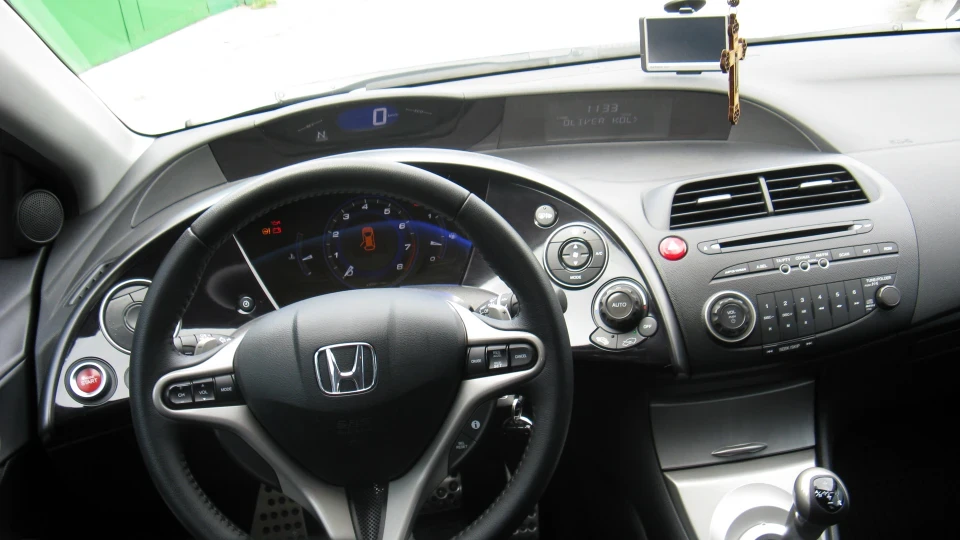Honda Civic Hatchback Civinenok 5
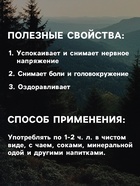Бальзам безалкогольный на травах «Здоровый сон»: пустырник, душица, в пластиковой бутылке, 250 мл - Фото 2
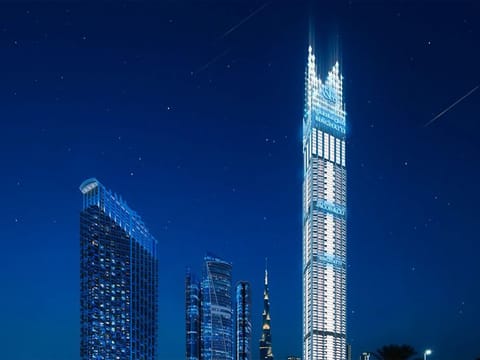 Outside of its delivered projects, Binghatti has taken on three signature projects with high-powered global brands. 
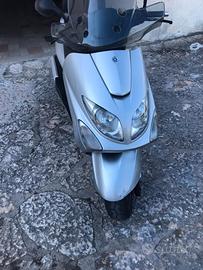 Scooter Yamaha majestic 125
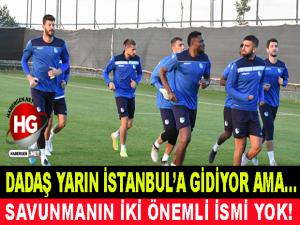 ERZURUMSPOR YARIN GİDİYOR AMA...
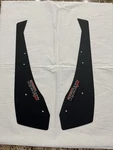Nxt Generation Splash Guards Rear Set 2015-2023 Ford Mustang V6/eco/gt. Fixed Price $59.99.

- REQUIREMENT
Copy the text of each item above character for character, leaving the pictures out of your answer.

- EXERCISE SOLUTION
Honda Civic Hatchback Civinenok 5
Бальзам безалкогольный на травах «Здоровый сон»: пустырник, душица, в пластиковой бутылке, 250 мл - Фото 2
 Outside of its delivered projects, Binghatti has taken on three signature projects with high-powered global brands. 
 Scooter Yamaha majestic 125
 ERZURUMSPOR YARIN GİDİYOR AMA...
Nxt Generation Splash Guards Rear Set 2015-2023 Ford Mustang V6/eco/gt. Fixed Price $59.99.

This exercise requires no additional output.